A 'two-for-one' strategy in declaring popes as saints

By JOHN L. ALLEN JR.

Two instances of something may not constitute a trend, but they can at least suggest a strategy. This morning an apparent Vatican strategy on turning popes into saints came into view: When you’re going to move a pope along the path whose cause is sure to cause friction in Catholic/Jewish relations, bundle it with a popular pope also seen as a friend to the Jews.

Call it a “two-for-one” strategy with regard to pope-saints.

This morning, the Vatican announced that Pope Benedict XVI has approved decrees of heroic virtue for several figures, including two of his 20th century predecessors: Pope John Paul II, and Pope Pius XII.

A decree of heroic virtue is an official finding that someone lived a saintly life. It allows the candidate to be referred to as “venerable,” and means that the only hurdle left for beatification is a documented miracle, with one more miracle necessary for canonization, the formal act of declaring someone a saint.
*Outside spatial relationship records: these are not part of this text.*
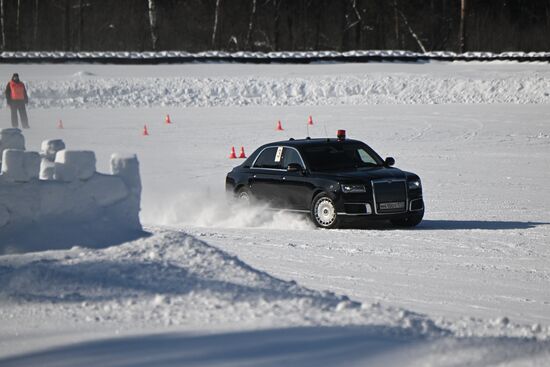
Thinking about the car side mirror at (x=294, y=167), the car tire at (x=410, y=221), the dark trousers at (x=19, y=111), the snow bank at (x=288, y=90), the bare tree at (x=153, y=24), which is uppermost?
the bare tree at (x=153, y=24)

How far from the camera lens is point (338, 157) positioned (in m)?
17.2

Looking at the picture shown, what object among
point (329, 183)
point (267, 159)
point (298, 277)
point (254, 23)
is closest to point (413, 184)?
point (329, 183)

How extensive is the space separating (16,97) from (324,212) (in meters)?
20.4

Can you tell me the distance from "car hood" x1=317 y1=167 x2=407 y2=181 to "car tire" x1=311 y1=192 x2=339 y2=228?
336 millimetres

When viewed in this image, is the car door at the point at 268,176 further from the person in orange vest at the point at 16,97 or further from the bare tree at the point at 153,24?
the bare tree at the point at 153,24

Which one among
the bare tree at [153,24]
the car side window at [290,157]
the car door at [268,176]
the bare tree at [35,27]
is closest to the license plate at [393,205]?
the car side window at [290,157]

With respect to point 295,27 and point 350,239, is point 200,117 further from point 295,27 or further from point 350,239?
point 295,27

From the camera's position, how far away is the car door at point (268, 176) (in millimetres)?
17203

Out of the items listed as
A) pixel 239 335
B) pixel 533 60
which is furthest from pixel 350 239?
pixel 533 60

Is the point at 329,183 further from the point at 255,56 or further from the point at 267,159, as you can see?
the point at 255,56

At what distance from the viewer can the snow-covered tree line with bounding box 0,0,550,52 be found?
63000mm

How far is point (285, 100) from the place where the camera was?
1720 inches

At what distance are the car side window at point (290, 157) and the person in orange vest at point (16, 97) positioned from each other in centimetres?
1877

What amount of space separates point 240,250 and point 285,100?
3030 centimetres
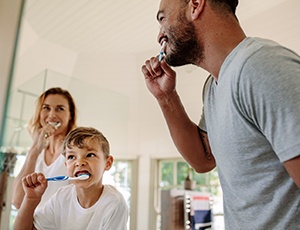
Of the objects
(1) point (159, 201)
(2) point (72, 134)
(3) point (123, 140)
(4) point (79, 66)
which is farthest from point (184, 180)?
(4) point (79, 66)

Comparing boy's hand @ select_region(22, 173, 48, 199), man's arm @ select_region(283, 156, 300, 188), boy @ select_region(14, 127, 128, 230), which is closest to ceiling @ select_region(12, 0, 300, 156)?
boy @ select_region(14, 127, 128, 230)

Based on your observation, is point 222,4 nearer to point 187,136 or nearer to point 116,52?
point 187,136

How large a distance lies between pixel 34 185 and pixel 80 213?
13cm

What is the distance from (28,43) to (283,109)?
34.0 inches

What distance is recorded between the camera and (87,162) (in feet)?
2.46

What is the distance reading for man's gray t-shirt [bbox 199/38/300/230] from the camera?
39cm

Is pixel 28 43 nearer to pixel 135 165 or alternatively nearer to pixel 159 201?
pixel 135 165

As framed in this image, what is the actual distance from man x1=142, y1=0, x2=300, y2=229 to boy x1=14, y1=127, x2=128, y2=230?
221mm

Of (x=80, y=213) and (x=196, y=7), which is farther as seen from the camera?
(x=80, y=213)

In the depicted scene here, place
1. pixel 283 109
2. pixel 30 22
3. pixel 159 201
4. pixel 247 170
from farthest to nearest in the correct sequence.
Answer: pixel 30 22 → pixel 159 201 → pixel 247 170 → pixel 283 109

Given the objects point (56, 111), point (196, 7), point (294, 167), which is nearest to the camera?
point (294, 167)

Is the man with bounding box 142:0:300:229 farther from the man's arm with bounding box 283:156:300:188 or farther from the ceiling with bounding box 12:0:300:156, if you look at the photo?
the ceiling with bounding box 12:0:300:156

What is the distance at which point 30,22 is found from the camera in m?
0.96

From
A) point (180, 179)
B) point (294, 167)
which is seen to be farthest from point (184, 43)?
point (180, 179)
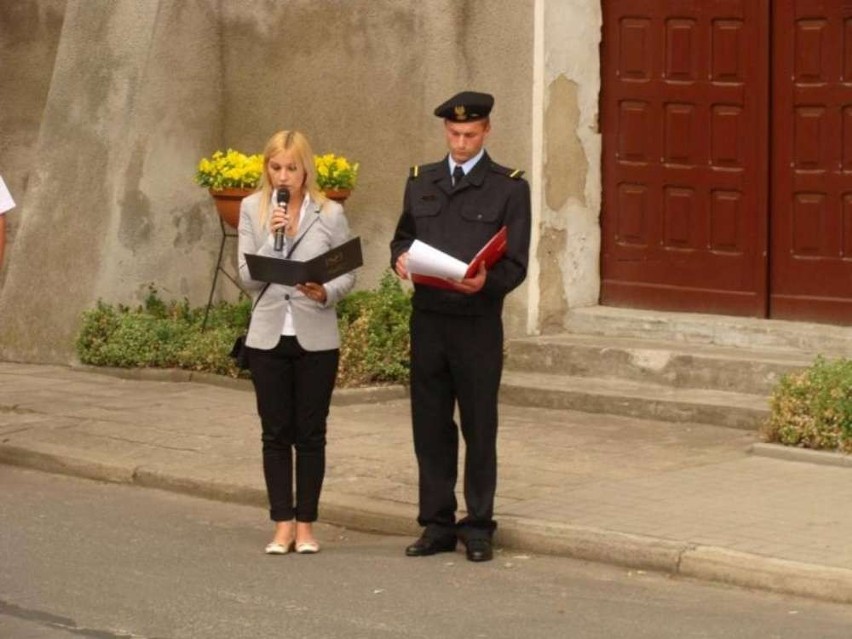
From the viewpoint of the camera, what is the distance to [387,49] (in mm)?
14758

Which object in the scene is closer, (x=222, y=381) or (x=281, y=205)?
(x=281, y=205)

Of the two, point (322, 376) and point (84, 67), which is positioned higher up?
point (84, 67)

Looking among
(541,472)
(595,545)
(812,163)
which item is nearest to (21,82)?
(812,163)

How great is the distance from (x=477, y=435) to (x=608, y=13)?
539cm

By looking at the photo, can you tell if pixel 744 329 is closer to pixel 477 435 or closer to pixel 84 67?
pixel 477 435

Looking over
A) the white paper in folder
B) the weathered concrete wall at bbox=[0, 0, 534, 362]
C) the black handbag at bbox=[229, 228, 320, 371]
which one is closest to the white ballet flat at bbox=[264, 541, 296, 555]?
the black handbag at bbox=[229, 228, 320, 371]

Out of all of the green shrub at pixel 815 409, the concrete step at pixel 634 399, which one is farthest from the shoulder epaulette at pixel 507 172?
the concrete step at pixel 634 399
The obvious parallel is to September 2000, when Popes Pius IX and John XXIII were beatified in the same ceremony. Among other things, Pius IX was known for corralling the Jews of Rome back into their ghetto and for the famous case of a Jewish child forcibly removed from his family and raised in the Vatican. John XXIII, on the other hand, was the popular “Good Pope John” of the Second Vatican Council (1962-65). Among other gestures of outreach to the Jewish community, John XXIII had removed a reference to the “perfidious Jews” from the church’s Good Friday liturgy.

The similarity with today's announcement is striking.

Pius XII, of course, was the pontiff during the Second World War, whose alleged “silence” on the Holocaust has long been the subject of fierce historical debate. Whether one regards Pius as a hero or a villain, the progress of his cause will produce new tensions in Jewish/Catholic relations – even if the result has seemed a foregone conclusion for some time, since Benedict XVI has repeatedly insisted that Pius XII did everything possible under the dramatic circumstances of the war to save Jews and other victims of the Nazi regime.

Those tensions were not long in surfacing. Abraham Foxman of the Anti-Defamation League told the Associated Press, "We are saddened and disappointed that the pontiff would feel compelled to fast-track Pope Pius at a point where the issue of the record — the history and the coming to a judgment — is still wide open."

Hence the logic of moving Pius XII along at the same time as John Paul II, since John Paul is credited with revolutionizing ties between Catholic and Jews. John Paul II is the pope who visited the Great Synagogue in Rome in 1986, the first time any modern pontiff had entered a Jewish place of worship; he’s the pope who visited the Western Wall in Jerusalem in 2000, leaving behind a note apologizing for centuries of Christian anti-Semitism; and in a thousand other ways large and small, he signaled a new sensitivity to the Jewish world.

Among other things, the timing suggests that bundling John Paul II and Pius XII wasn't entirely an accident. The Congregation for the Causes of Saints approved a decree of heroic virtue for Pius XII in May 2007, more than two years ago. News reports at the time indicated that Benedict XVI had decided to slow things down, not out of doubt about Pius XII's worthiness, but concern for the wider implications of declaring him a saint.

To be sure, John Paul II's outreach to the Jews is hardly the only aspect of his resume that merits consideration, and the same thing was true with John XXIII. Arguably, even if neither pope had ever done anything with regard to Judaism, they both still would have been compelling candidates for sainthood.

Yet putting each man into the same sainthood “class,” so to speak, with a fellow pontiff whose public image on Judaism is more mixed is, at least in part, a way of trying to soften the sting. Substantively, it sends a signal that the Catholic church is not honoring those pontiffs in order to promote hostility to Jews; in terms of PR, it tries to ensure that whatever negative publicity may surround the controversial popes will be balanced (and, perhaps, outweighed) by positive reaction to the popular ones.

It remains to be seen whether John Paul II and Pius XII, having been declared venerable together, will also be beatified together. Sources say the beatification of John Paul II could come as early as October 2010, while it’s not clear that Pius’ cause will move quite that swiftly.

Yet the two pontiffs are, for the moment, linked, as was the case for Pius IX and John XXIII almost a decade ago. How well that strategy may play out is anyone's guess, especially since Pius IX’s history with Judaism was a sore point only in Italy and among experts, while the debates over Pius XII have a more global resonance.

It is a strategy nonetheless, and for an institution sometimes accused of being tone-deaf with regard to communications, perhaps that alone is worthy of note.